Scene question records
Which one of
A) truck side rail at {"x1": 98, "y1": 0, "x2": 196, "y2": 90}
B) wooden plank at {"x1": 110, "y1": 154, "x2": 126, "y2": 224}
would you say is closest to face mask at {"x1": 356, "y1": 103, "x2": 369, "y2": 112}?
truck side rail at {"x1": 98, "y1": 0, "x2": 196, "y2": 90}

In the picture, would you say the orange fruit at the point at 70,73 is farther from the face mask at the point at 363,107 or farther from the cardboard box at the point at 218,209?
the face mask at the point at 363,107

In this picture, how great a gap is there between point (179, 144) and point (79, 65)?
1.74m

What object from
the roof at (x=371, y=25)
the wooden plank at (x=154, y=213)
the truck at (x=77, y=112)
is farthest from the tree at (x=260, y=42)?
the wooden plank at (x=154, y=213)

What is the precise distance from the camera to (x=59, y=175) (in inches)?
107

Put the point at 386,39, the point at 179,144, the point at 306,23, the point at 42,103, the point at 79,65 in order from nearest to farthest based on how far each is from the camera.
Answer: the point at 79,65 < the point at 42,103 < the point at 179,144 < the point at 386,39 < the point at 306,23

→ YOUR GOAL:
Word for word, write out all of the data above.

→ FINAL RESULT:
Which one of
A) truck side rail at {"x1": 98, "y1": 0, "x2": 196, "y2": 90}
B) wooden plank at {"x1": 110, "y1": 154, "x2": 126, "y2": 224}
would you say is closest to face mask at {"x1": 356, "y1": 103, "x2": 369, "y2": 112}?
truck side rail at {"x1": 98, "y1": 0, "x2": 196, "y2": 90}

In the picture, would you say the orange fruit at the point at 70,73 is farther from the face mask at the point at 363,107 or farther from the cardboard box at the point at 218,209?
the face mask at the point at 363,107

In this picture, how great a gap is there between point (179, 144) and point (79, 65)?
1.74m

What object from
the roof at (x=371, y=25)
the wooden plank at (x=154, y=213)
the truck at (x=77, y=112)
is farthest from the tree at (x=260, y=42)?
the wooden plank at (x=154, y=213)

What is the precise distance from the camera to (x=59, y=175) (in inches)?
107

Put the point at 386,39, the point at 179,144, the point at 306,23, the point at 42,103, the point at 79,65 in order from nearest to farthest based on how far each is from the camera.
Answer: the point at 79,65 < the point at 42,103 < the point at 179,144 < the point at 386,39 < the point at 306,23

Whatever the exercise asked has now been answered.